About 65% of Icelanders are in favor of separation of church and state, according to a poll conducted by the Humanist Society in 2006. 43% said they never go to church. The next highest percentage - 17.4% - go two to three times a year. 15.9%, once a year [PowerPoint report]. The church would drastically shrink if it had to exist on donations alone. And when the bishop of Iceland alone makes nearly a million kronur per month, that's just not going to happen, even if registration has been steadily dropping.
And so the church fights to maintain the lifestyle that it's accustomed to. When the government says it intends to reduce their state revenues by 9%, the church makes a conditional counter-proposal of 5%. This is at a time when social programs across the board have had to take serious hits in the budget, so naturally, this makes people upset. For the church, which is given close to 5 billion ISK a year from the government, to say that they cannot handle a 9% decrease is ridiculous.

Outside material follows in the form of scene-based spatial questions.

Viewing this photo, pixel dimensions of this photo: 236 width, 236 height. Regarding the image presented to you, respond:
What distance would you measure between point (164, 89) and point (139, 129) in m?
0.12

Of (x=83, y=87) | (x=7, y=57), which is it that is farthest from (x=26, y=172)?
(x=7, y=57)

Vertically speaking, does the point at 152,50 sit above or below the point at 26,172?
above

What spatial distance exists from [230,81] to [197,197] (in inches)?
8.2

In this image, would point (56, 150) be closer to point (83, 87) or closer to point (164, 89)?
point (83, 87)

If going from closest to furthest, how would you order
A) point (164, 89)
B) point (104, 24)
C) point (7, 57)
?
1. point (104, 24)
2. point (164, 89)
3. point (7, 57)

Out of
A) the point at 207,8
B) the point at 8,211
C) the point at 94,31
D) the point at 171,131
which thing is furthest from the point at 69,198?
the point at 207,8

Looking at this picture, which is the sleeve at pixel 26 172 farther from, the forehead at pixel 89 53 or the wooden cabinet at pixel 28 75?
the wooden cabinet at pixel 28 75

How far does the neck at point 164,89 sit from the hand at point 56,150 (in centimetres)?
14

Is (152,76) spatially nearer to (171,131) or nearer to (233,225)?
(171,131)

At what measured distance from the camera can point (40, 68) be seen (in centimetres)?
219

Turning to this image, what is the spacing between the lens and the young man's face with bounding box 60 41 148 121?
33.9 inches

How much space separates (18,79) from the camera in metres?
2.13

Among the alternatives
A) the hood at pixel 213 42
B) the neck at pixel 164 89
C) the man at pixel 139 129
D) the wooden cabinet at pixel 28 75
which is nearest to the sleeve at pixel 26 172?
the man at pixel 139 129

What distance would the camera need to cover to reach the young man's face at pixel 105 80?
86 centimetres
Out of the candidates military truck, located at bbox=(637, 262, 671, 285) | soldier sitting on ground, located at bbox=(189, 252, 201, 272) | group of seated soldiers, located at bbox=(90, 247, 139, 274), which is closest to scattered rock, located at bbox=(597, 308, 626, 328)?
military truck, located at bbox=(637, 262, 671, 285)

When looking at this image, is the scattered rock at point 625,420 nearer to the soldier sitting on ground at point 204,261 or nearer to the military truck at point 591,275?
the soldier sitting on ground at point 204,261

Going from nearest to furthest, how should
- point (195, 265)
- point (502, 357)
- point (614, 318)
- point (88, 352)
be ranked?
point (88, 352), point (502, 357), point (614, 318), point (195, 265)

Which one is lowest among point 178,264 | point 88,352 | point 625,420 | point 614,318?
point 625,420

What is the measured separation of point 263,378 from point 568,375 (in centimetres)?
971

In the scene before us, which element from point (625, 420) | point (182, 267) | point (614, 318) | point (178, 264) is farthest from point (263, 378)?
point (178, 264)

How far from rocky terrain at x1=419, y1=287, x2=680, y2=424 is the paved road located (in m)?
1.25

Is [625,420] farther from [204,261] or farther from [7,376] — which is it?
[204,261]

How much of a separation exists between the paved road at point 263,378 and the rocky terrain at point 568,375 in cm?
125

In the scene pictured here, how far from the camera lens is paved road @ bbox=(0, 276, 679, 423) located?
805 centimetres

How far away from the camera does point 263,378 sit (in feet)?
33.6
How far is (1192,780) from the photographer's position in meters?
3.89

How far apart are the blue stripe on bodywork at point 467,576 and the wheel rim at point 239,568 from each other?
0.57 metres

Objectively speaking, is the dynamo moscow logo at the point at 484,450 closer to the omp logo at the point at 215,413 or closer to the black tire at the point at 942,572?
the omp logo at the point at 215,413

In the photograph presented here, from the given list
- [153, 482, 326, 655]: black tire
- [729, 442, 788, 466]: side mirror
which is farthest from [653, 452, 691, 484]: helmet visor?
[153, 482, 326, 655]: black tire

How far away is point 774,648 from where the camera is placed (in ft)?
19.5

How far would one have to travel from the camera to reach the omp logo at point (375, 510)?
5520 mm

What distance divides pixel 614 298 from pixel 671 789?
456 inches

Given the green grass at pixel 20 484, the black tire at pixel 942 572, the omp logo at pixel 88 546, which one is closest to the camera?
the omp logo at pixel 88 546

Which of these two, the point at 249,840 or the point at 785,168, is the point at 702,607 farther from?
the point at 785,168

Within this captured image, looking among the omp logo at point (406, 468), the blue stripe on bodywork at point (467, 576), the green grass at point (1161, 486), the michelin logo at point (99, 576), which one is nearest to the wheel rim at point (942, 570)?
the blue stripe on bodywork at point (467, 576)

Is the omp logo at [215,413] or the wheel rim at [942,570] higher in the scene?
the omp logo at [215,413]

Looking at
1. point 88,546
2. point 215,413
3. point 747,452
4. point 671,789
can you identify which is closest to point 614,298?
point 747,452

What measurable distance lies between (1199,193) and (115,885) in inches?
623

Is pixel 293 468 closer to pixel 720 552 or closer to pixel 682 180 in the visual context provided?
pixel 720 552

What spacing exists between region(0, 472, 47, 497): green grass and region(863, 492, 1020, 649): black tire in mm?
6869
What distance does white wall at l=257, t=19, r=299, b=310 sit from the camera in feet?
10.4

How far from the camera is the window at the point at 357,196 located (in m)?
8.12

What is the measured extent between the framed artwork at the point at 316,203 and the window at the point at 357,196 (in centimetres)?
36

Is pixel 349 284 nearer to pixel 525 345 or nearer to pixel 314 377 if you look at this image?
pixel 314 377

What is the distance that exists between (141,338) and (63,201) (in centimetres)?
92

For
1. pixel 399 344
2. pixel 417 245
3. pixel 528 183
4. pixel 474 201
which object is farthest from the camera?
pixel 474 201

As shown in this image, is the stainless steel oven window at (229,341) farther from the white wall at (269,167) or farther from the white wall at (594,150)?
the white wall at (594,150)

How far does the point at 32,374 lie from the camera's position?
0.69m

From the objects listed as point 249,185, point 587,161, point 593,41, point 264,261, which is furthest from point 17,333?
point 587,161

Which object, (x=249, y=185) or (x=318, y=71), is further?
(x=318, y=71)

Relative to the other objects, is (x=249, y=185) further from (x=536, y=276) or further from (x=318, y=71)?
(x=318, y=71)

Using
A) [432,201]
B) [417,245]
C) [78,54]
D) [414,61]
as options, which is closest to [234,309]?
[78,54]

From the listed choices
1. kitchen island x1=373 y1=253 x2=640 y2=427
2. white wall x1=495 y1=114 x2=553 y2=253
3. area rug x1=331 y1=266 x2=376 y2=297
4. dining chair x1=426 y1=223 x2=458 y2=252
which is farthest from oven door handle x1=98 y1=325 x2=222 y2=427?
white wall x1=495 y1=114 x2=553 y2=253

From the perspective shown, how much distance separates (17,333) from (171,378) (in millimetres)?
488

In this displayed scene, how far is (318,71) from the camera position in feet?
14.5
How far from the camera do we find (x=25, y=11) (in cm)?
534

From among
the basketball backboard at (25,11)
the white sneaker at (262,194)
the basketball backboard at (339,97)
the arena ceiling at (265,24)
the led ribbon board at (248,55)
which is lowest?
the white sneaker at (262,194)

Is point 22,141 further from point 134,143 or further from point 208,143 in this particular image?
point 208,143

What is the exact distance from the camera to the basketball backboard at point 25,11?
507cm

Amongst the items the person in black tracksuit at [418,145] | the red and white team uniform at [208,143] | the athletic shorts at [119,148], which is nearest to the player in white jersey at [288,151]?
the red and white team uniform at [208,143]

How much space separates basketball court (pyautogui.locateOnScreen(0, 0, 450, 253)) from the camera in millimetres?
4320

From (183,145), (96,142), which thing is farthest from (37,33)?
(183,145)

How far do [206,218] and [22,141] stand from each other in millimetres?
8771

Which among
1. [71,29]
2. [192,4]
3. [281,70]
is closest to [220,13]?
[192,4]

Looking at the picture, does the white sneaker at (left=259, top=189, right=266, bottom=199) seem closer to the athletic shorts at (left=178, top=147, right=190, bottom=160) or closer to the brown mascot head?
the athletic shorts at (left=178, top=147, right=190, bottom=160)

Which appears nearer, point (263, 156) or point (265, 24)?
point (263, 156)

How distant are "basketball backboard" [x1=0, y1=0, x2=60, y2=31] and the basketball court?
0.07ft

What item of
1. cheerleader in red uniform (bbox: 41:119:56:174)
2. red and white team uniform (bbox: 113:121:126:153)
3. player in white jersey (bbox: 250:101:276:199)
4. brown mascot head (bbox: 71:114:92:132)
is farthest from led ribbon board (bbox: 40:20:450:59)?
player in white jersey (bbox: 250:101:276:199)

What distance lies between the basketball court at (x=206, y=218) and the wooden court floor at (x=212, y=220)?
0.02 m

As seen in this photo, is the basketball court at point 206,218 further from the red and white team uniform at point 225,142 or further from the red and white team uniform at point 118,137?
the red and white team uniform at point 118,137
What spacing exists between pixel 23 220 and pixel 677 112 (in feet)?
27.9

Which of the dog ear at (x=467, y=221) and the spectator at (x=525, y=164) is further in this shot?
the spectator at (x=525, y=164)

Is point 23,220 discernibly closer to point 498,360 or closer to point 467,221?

But the church contends that it is an independent body in a legal contract with the Icelandic government, and therefore has the right to negotiate terms. They also point out the charity work that's done under the church as another reason why taking a cut would be out of the question. And there's no question that the church does provide charity work.
But the state also provides the same social services the church does, so there's no reason why the funding of the church couldn't just be kept within government social services, which would in turn go directly towards the people who need them without an additional set of salaries subtracting funding from them. There'd still be nothing stopping the church from continuing to provide charities, as well as spiritual guidance (arguably the sole function of a church in a social democratic society).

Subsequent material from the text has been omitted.